Researchers at Carnegie Mellon University (CMU) in Pittsburgh, Pennsylvania, USA have used machine learning and colour cameras to teach robots how to better grasp transparent and reflective objects.
The technique doesn’t require sensors, training or human guidance, but relies primarily on a colour camera, could lead to a breakthrough in the development of so-called kitchen robots capable of picking up items such as a clear measuring cup or a shiny knife.
David Held, an assistant professor in CMU’s Robotics Institute, said depth cameras, which shine infrared light on an object to determine its shape, work well for identifying opaque objects. But infrared light passes right through clear objects and scatters off reflective surfaces. Thus, depth cameras can’t calculate an accurate shape, resulting in largely flat or hole-riddled shapes for transparent and reflective objects.
However, a colour camera can see transparent and reflective objects as well as opaque ones. Thus, CMU scientists developed a camera system to recognise shapes based on colour. The researchers were able to train the new system to imitate the depth system and implicitly infer shape to grasp objects. They did so using depth camera images of opaque objects paired with colour images of those same objects.

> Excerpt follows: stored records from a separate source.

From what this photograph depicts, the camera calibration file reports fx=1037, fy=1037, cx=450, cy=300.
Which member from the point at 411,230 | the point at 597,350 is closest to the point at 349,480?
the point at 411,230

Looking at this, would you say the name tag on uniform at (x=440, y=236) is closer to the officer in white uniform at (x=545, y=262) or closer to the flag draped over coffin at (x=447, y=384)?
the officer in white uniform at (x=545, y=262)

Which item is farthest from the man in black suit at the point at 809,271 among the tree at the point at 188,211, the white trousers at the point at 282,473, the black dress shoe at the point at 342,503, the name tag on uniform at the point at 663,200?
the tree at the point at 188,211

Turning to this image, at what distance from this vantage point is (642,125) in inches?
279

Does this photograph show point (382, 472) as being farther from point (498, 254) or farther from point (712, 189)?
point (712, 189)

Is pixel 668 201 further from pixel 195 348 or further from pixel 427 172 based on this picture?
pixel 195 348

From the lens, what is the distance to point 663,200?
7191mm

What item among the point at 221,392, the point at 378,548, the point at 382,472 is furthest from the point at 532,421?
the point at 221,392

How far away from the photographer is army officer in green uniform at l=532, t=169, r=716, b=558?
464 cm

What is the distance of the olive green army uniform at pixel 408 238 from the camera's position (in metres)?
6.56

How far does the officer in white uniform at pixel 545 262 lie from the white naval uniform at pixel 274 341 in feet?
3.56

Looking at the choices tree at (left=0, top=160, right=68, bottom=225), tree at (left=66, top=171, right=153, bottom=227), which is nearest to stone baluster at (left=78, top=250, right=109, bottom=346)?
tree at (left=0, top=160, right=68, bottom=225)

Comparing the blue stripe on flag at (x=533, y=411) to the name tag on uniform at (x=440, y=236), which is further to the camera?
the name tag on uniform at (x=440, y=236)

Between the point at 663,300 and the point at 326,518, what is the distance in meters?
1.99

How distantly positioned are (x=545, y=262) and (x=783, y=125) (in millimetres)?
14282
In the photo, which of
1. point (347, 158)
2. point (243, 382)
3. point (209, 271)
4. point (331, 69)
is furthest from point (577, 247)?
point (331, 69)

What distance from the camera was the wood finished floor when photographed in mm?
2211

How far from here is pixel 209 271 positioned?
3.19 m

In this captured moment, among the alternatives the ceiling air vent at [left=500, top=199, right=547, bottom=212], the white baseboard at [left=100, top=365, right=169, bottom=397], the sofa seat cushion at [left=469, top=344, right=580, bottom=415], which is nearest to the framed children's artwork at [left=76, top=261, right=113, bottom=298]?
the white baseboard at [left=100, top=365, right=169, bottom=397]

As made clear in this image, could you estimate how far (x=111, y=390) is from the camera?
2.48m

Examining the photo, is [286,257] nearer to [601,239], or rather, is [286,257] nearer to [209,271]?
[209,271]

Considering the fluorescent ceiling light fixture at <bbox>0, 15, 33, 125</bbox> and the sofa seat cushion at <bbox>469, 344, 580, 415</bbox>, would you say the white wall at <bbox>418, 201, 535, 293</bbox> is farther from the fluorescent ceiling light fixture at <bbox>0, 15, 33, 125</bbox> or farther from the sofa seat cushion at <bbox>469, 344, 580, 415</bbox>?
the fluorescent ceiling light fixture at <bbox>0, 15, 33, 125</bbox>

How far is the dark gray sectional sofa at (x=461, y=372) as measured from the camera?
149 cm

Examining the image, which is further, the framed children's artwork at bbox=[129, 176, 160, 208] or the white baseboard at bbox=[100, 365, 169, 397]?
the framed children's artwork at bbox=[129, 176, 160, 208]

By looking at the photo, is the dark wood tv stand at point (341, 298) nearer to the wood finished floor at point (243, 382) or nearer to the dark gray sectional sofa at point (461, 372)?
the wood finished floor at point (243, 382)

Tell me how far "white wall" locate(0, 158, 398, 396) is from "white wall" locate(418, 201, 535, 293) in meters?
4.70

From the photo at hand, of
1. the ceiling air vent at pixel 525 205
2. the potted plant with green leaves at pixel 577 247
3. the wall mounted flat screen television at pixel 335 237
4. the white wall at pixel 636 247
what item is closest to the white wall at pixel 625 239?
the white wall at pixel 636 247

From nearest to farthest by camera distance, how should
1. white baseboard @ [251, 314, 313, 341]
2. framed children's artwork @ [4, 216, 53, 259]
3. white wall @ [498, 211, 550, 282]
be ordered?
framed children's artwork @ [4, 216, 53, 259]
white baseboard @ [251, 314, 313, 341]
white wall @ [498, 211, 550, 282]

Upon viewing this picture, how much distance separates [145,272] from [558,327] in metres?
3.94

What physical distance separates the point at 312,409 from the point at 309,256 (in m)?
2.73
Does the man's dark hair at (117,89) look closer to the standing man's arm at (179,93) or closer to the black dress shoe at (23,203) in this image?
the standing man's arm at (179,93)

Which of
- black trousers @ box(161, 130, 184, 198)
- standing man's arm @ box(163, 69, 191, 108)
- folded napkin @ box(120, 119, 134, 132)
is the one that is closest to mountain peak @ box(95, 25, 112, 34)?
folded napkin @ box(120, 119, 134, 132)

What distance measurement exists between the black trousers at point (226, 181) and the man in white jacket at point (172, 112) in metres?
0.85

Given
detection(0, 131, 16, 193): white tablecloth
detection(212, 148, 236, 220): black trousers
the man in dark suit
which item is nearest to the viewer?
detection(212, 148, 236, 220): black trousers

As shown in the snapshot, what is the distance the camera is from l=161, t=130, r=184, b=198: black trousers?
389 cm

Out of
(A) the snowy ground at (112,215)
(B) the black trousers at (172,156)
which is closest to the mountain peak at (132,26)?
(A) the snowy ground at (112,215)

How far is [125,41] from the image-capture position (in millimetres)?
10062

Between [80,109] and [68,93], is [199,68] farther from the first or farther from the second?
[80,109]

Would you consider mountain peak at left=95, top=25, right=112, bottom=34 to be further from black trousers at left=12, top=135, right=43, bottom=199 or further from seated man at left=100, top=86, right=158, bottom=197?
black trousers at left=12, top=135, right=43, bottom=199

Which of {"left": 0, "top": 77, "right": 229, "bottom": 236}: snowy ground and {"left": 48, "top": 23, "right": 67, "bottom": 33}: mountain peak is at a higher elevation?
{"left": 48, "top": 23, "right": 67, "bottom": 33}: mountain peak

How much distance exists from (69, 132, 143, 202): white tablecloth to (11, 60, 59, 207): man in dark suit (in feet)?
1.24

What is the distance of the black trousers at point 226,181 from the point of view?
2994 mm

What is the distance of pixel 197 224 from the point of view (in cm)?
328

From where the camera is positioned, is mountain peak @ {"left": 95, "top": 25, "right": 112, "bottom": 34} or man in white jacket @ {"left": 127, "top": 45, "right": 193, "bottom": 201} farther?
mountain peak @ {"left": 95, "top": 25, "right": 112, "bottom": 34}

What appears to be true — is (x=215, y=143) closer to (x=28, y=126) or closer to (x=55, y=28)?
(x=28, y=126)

Once trained, the colour camera system was applied to transparent and shiny objects. Based on those images, along with whatever scant information a depth camera could provide, the system was able to grasp a range challenging objects with a high degree of success.
“We do sometimes miss,” Held said, “but for the most part it did a pretty good job, much better than any previous system for grasping transparent or reflective objects.”
The system can’t pick up transparent or reflective objects as efficiently as opaque objects, said Thomas Weng, a Ph.D. student in robotics. But it is far more successful than depth camera systems alone. And the multimodal transfer learning used to train the system was so effective that the colour system proved almost as good as the depth camera system at picking up opaque objects.
“Our system not only can pick up individual transparent and reflective objects, but it can also grasp such objects in cluttered piles,” Weng added.
Other attempts at robotic grasping of transparent objects have relied on training systems based on exhaustively repeated attempted grasps – on the order of 800,000 attempts – or on expensive human labelling of objects.
The CMU system uses a commercial RGB-D camera that’s capable of both colour images and depth images. The system can use this single sensor to sort through recyclables or other collections of objects – some opaque, some transparent, some reflective.